Picture-based spatial questions

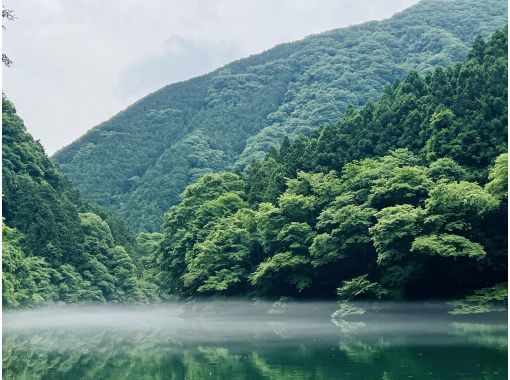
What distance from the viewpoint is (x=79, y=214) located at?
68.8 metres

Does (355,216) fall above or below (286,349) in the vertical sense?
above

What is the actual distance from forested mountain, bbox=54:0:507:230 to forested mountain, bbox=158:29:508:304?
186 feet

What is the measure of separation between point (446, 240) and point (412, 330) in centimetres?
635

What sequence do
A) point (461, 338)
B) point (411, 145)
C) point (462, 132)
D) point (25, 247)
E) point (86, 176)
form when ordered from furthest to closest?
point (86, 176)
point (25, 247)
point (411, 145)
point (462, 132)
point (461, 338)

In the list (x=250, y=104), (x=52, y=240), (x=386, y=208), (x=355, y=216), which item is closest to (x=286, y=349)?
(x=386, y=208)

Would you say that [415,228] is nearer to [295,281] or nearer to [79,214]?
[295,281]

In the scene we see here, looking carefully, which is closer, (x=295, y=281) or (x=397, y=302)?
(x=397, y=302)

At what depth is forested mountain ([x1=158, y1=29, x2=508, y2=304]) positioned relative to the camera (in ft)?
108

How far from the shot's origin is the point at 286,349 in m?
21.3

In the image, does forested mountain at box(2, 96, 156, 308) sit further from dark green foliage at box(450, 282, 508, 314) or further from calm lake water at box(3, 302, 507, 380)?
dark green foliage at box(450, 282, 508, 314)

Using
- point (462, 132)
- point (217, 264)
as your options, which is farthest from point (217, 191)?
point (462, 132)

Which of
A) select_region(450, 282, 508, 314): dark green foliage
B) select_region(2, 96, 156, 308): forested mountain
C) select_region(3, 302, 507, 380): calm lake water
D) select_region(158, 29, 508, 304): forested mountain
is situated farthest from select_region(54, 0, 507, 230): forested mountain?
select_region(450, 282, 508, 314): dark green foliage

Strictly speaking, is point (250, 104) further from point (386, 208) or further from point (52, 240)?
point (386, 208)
==
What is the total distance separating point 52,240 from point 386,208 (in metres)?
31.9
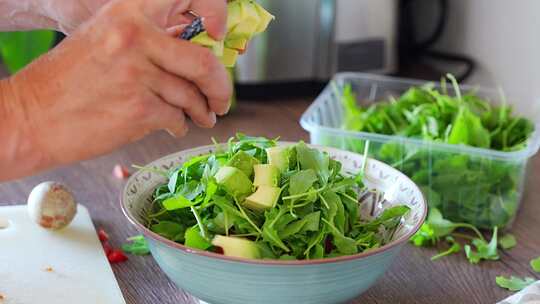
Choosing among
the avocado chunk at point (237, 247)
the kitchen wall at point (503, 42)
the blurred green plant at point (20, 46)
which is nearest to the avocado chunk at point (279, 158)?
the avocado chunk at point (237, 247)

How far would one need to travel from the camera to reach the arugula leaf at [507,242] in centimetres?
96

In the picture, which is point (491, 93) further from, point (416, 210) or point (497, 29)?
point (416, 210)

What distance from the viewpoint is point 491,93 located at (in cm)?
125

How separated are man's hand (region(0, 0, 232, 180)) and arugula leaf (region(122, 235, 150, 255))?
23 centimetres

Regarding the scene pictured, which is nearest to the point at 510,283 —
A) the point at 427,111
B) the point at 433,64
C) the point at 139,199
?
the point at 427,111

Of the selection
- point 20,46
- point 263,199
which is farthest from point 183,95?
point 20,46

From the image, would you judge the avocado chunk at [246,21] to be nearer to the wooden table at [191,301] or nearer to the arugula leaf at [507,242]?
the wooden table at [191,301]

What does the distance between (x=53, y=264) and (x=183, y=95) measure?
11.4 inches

▶ **What is asked**
Copy the data word for word, starting at the line containing "How separated are" and ending after the line containing "11.4 inches".

▶ **Exercise output**
How separated are man's hand (region(0, 0, 232, 180)) and arugula leaf (region(122, 235, 150, 255))?
23 centimetres

Regarding the scene pictured, which is nearest to the point at 510,283 —
A) the point at 427,111
B) the point at 433,64
C) the point at 139,199
?
the point at 427,111

Of the selection
- point 20,46
- point 263,199
which is farthest from point 183,95?
point 20,46

From the image, would you judge the avocado chunk at [246,21] to be nearer to the wooden table at [191,301] or nearer to the arugula leaf at [507,242]?
the wooden table at [191,301]

What does the distance between (x=53, y=264) and (x=183, y=95) measure?
11.4 inches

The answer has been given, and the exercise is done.